Но заснуть мучимая страхом О так и не смогла. Когда в десять часов Ивонн пришла за нею, О не смогла без ее помощи ни принять ванну, ни причесаться, ни подкраситься — все ее тело била нервная дрожь. Она уже слышала, как открылись ворота, и знала: сэр Стивен уже здесь.
— Пойдем же, О, — тихо сказала Ивонн. — Он тебя ждет.
Солнце уже высоко стояло в небе, не было ни малейшего ветерка, и листья бука казались отлитыми из меди. Пес распластался под деревом, придавленный зноем к земле. Солнце пронизывало тяжелую крупную ветвь, свесившуюся над столом, и камень был испещрен светлыми и темными пятнами теней и света. Сэр Стивен застыл, стоя возле стола, Анн-Мари сидела рядом.
— Ну вот, — сказала Анн-Мари при виде О и Ивонн, — кольца могут быть наложены, когда захотите. Она уже проколота.
Не отвечая, сэр Стивен привлек к себе О, поцеловал ее в губы, легко поднял, положил на стол и склонился к ней. Он снова поцеловал ее, провел рукой по бровям и волосам и повернулся к Анн-Мари:
— Можно сейчас же, если вы не возражаете.
Анн-Мари открыла принесенную заранее кожаную шкатулку и протянула сэру Стивену разомкнутые кольца с именами О и его собственным.
— Начинайте, — сказал сэр Стивен.
Ивонн подняла колени О, раздвинула их, и О ощутила холодное прикосновение металла к поверхности кожи. Смыкая обе половинки кольца, Анн-Мари не забыла о том, чтобы позолоченная эмаль смотрела наружу, а внутрь была обращена сторона с нанесенными именами. Но слишком тугой оказалась пружина, и стержень никак не входил в желобок, кольца не смыкались. Пришлось отправить Ивонн за молотком. О немного приподняли, прижали к ребру каменной столешницы, которая послужила чем-то вроде наковальни. Несколько ударов молотком, и кольца соединились. Сэр Стивен молча наблюдал за операцией. Когда все закончилось, он поблагодарил Анн-Мари, помог О встать на ноги. Она сразу же ощутила, насколько эти, окончательные железа тяжелее тех, что она носила в предшествующие дни.
— Теперь ваш вензель, не так ли? — обратилась Анн-Мари к сэру Стивену.
Он молча кивнул и успел подхватить покачнувшуюся, чуть было не потерявшую равновесие О. На ней не было тесного черного корсета, но свое дело он сделал: О, казалось, вот-вот переломится в талии, бедра у нее выглядели гораздо круче, чем раньше, грудь тяжелее.
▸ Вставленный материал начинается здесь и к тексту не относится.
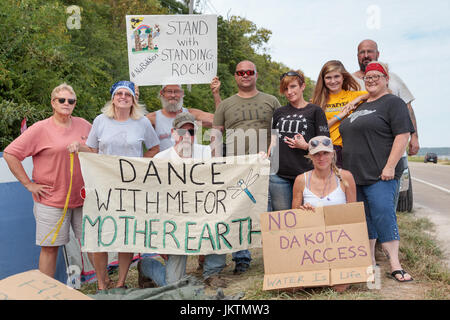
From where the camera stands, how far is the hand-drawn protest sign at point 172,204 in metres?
4.15

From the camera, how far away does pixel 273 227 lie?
3785 mm

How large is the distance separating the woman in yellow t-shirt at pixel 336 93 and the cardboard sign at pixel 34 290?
287 centimetres

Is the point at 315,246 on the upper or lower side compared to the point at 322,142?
lower

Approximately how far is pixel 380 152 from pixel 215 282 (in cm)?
197

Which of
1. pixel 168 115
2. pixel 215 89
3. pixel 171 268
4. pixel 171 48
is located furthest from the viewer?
pixel 171 48

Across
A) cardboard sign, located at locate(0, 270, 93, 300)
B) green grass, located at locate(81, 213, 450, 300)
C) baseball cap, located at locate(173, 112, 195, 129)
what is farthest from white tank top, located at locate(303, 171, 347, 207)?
cardboard sign, located at locate(0, 270, 93, 300)

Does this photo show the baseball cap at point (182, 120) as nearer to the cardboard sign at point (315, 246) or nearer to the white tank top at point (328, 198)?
the cardboard sign at point (315, 246)

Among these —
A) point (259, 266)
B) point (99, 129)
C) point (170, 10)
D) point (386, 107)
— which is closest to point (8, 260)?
point (99, 129)

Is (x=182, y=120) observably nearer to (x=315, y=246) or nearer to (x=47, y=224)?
(x=47, y=224)

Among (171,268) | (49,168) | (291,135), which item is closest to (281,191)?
(291,135)

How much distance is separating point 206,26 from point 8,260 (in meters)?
3.52

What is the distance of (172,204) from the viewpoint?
4219 millimetres
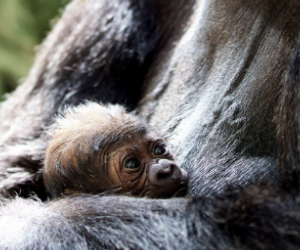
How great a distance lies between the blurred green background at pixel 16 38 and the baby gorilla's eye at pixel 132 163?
11.8 feet

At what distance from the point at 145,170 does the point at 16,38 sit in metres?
3.91

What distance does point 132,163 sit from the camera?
5.01 ft

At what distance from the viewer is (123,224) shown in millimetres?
1253

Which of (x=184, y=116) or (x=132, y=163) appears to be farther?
(x=184, y=116)

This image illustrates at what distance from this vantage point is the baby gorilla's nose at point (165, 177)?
4.51 ft

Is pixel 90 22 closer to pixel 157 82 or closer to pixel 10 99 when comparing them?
pixel 157 82

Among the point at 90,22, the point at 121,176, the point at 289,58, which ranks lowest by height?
the point at 121,176

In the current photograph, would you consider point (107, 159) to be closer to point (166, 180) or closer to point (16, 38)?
point (166, 180)

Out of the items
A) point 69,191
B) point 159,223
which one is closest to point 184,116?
point 69,191

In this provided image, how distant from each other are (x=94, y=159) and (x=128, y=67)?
76cm

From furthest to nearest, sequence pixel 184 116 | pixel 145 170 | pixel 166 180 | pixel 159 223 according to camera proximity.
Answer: pixel 184 116 < pixel 145 170 < pixel 166 180 < pixel 159 223

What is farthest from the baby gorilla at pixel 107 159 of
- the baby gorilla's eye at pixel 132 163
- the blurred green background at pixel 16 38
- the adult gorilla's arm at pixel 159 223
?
the blurred green background at pixel 16 38

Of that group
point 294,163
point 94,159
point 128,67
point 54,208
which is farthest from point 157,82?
point 294,163

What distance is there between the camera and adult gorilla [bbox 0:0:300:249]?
3.73 ft
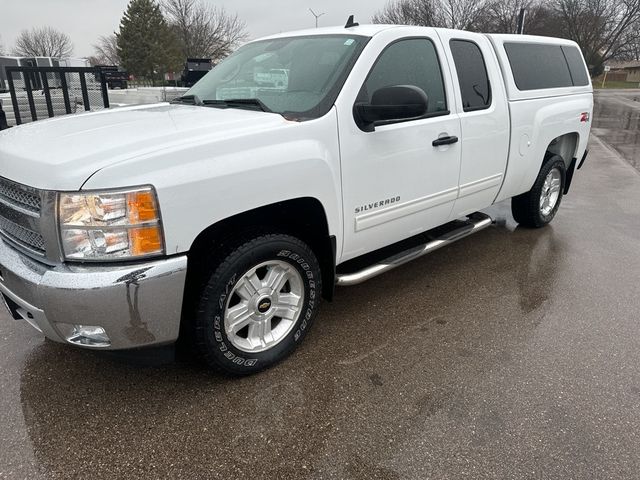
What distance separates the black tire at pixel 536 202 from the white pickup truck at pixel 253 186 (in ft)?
3.14

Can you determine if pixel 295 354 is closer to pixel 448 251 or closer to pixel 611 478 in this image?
pixel 611 478

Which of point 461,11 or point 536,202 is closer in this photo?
point 536,202

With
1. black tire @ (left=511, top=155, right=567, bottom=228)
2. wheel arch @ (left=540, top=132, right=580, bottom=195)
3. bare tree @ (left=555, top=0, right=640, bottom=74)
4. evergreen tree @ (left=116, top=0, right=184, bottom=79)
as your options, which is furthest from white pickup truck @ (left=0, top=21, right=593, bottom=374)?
bare tree @ (left=555, top=0, right=640, bottom=74)

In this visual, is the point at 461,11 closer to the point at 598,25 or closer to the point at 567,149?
the point at 598,25

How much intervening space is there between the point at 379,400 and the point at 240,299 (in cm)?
92

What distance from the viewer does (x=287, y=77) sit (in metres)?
3.19

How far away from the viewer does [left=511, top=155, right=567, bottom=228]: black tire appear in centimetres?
501

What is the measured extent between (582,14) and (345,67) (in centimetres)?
6891

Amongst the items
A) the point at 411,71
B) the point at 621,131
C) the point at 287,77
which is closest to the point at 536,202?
the point at 411,71

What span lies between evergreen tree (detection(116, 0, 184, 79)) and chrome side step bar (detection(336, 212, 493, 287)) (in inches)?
Answer: 1992

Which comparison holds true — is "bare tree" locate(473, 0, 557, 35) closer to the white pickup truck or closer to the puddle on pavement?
the puddle on pavement

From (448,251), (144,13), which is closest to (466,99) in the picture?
(448,251)

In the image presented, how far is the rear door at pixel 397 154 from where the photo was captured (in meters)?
2.91

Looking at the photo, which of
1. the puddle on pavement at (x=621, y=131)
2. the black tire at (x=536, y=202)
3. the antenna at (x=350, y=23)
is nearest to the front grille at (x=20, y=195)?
the antenna at (x=350, y=23)
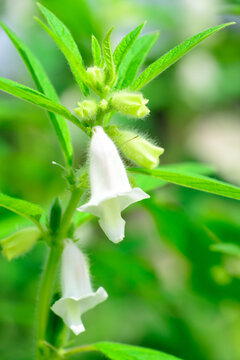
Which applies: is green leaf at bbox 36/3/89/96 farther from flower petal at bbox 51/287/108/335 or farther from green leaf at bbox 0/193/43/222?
flower petal at bbox 51/287/108/335

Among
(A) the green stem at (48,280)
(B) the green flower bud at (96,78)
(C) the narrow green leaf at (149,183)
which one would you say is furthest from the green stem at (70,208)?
(C) the narrow green leaf at (149,183)

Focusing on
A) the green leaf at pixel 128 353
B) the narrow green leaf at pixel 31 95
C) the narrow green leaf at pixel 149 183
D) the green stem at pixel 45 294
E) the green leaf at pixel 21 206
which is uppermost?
the narrow green leaf at pixel 31 95

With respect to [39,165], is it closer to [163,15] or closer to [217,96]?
[163,15]

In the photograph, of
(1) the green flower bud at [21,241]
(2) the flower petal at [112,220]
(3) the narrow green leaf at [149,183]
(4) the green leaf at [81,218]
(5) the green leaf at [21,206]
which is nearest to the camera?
(2) the flower petal at [112,220]

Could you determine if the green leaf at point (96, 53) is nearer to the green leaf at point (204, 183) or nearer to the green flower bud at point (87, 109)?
the green flower bud at point (87, 109)

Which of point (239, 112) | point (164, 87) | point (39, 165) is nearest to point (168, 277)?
point (39, 165)

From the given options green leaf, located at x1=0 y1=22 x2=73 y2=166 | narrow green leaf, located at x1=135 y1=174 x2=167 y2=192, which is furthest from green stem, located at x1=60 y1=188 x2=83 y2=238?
narrow green leaf, located at x1=135 y1=174 x2=167 y2=192

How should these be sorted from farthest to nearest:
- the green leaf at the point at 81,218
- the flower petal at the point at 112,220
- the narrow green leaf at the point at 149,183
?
the narrow green leaf at the point at 149,183, the green leaf at the point at 81,218, the flower petal at the point at 112,220
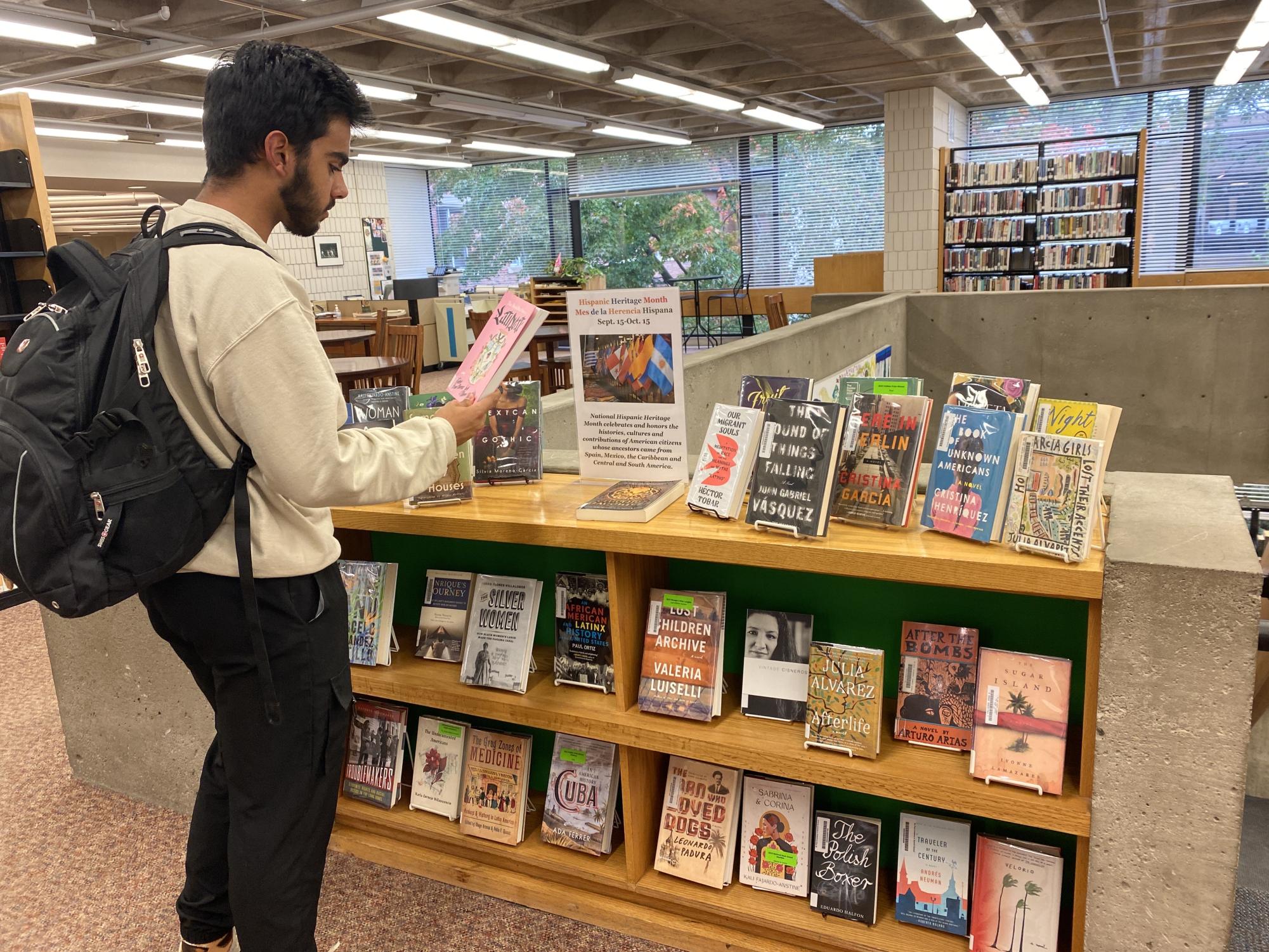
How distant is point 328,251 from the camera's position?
45.6 feet

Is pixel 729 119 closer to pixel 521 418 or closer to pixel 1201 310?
pixel 1201 310

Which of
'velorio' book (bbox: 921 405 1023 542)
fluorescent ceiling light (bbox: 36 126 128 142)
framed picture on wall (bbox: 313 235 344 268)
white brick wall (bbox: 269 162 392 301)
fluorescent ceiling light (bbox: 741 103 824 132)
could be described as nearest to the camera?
'velorio' book (bbox: 921 405 1023 542)

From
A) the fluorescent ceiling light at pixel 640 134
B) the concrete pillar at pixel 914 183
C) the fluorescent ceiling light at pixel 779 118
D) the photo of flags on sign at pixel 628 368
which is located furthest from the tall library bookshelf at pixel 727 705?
the fluorescent ceiling light at pixel 640 134

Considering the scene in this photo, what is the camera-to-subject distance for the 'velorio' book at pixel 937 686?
1.65 meters

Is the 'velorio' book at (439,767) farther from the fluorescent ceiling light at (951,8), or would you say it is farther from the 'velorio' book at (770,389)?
the fluorescent ceiling light at (951,8)

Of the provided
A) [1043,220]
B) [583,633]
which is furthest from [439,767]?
[1043,220]

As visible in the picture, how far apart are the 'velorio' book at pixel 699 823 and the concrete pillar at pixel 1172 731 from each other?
0.68 m

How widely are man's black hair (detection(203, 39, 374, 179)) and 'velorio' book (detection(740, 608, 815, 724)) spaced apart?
1.21 m

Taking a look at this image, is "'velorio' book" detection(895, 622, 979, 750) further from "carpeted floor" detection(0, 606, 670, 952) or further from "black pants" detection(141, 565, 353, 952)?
"black pants" detection(141, 565, 353, 952)

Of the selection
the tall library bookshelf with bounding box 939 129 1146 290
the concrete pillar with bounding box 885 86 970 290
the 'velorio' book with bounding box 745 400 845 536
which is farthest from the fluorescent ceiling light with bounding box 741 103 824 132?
the 'velorio' book with bounding box 745 400 845 536

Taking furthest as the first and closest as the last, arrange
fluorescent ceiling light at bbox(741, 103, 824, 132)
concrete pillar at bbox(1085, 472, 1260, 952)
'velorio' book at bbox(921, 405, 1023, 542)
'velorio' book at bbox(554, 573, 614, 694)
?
1. fluorescent ceiling light at bbox(741, 103, 824, 132)
2. 'velorio' book at bbox(554, 573, 614, 694)
3. 'velorio' book at bbox(921, 405, 1023, 542)
4. concrete pillar at bbox(1085, 472, 1260, 952)

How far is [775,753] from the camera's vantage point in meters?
1.71

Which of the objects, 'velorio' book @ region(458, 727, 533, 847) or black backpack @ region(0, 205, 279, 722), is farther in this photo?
'velorio' book @ region(458, 727, 533, 847)

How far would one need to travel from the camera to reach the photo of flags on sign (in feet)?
6.12
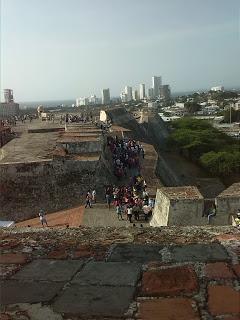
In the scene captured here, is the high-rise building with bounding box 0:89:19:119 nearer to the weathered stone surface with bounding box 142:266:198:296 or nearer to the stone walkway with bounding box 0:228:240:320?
the stone walkway with bounding box 0:228:240:320

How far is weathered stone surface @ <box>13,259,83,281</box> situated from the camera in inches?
90.2

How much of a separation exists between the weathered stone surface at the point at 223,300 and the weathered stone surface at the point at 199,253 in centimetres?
39

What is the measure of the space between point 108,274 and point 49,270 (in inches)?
11.8

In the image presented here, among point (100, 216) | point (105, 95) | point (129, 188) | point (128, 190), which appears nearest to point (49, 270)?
point (100, 216)

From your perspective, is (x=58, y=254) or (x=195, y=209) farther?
(x=195, y=209)

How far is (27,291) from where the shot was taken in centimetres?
213

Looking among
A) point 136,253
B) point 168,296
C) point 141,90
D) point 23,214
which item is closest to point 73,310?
point 168,296

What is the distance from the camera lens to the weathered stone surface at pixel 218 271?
7.12 ft

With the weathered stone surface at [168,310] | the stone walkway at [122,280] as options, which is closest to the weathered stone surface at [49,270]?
the stone walkway at [122,280]

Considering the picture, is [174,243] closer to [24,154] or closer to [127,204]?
[127,204]

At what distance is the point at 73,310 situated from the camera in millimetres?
1902

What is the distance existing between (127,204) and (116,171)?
402 cm

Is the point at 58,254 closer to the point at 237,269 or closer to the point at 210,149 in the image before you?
the point at 237,269

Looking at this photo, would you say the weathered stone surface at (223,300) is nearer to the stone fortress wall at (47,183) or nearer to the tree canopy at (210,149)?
the stone fortress wall at (47,183)
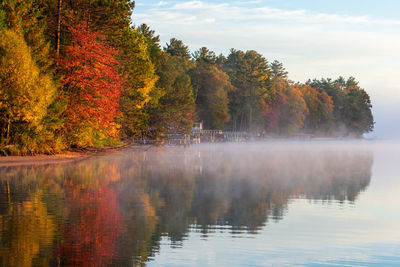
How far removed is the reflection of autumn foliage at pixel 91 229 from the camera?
34.6ft

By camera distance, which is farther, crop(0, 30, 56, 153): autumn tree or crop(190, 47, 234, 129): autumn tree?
crop(190, 47, 234, 129): autumn tree

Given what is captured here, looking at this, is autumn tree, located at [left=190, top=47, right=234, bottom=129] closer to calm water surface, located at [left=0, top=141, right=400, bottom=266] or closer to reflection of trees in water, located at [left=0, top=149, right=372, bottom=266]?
reflection of trees in water, located at [left=0, top=149, right=372, bottom=266]

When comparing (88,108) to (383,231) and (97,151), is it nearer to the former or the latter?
(97,151)

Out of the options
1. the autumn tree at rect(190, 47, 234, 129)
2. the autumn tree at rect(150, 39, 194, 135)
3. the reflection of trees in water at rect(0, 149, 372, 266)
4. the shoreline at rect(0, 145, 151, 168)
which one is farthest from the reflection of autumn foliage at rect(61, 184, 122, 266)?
the autumn tree at rect(190, 47, 234, 129)

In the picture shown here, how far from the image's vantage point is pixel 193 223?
14781 mm

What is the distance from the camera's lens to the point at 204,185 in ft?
82.8

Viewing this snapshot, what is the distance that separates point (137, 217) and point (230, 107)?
391 ft

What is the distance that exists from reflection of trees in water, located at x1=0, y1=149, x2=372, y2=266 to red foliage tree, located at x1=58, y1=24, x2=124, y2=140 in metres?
13.5

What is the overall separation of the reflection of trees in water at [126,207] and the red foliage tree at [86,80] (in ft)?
44.4

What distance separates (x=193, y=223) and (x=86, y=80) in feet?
101

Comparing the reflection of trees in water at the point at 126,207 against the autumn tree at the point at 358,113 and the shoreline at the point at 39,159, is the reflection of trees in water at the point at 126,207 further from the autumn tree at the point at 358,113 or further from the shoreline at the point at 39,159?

В музыкальной гостиной, куда сэр Стивен не ввел, а скорее внес О, предшествуемый Анн-Мари и Ивонн, их ждали Клэр и Колетт. При их появлении они встали. На помосте виднелась большая круглая переносная печка с одной горелкой. Анн-Мари вынула из стенного шкафа ремни и крепко прикрутила ими О, обвязав вокруг талии и под коленками и прижав животом и грудью, к колонне, О связали еще по рукам и щиколоткам. В ужасе, почти теряя сознание, О ощутила на своих ягодицах руку Анн-Мари, указывающую места, куда должны быть наложены клейма, услышала свист вырвавшегося из горелки пламени и во внезапной тишине звук закрываемого окна. Она могла повернуть голову, посмотреть, но сил больше не осталось. Неповторимая, ужасная боль пронзила ее, бросила в бездну, она закричала, забилась в ремнях, так и не узнав никогда, кто вдавил в мякоть ее ягодиц два раскаленных железных бруска, чей голос медленно считал до пяти и кто дал знак оторвать железо от ее тела. Когда ее отвязали, она бессильно соскользнула в руки Анн-Мари и еще до того, как вокруг все закружилось и померкло, до того, как сознание окончательно покинуло ее, успела увидеть мертвенно-бледное лицо сэра Стивена, осененное крылами наступающего мрака.
Сэр Стивен привез О в Париж в последнюю неделю июля. Железа на левой стороне ее лона, оповещавшие, что она собственность сэра Стивена, свисали почти на треть бедра и при каждом шаге звенели, как маленькие колокола, — гравированный диск был еще тяжелее, чем кольцо, к которому его крепили. Знаки, нанесенные раскаленным железом в три пальца длиной и шириной в полдлины, углублялись в кожу подобно отметинам стамески в ткани дерева; они легко нащупывались при малейшем прикосновении к коже. Все эти знаки О ощущала как знаки отличия и безумно гордилась ими. Она бы не стала прятать их от Жаклин, как прятала от нее рубцы, оставленные хлыстом сэра Стивена, она бы уж постаралась похвастаться ими перед подругой. Но Жаклин должна была вернуться только через неделю. И Рене в городе не было.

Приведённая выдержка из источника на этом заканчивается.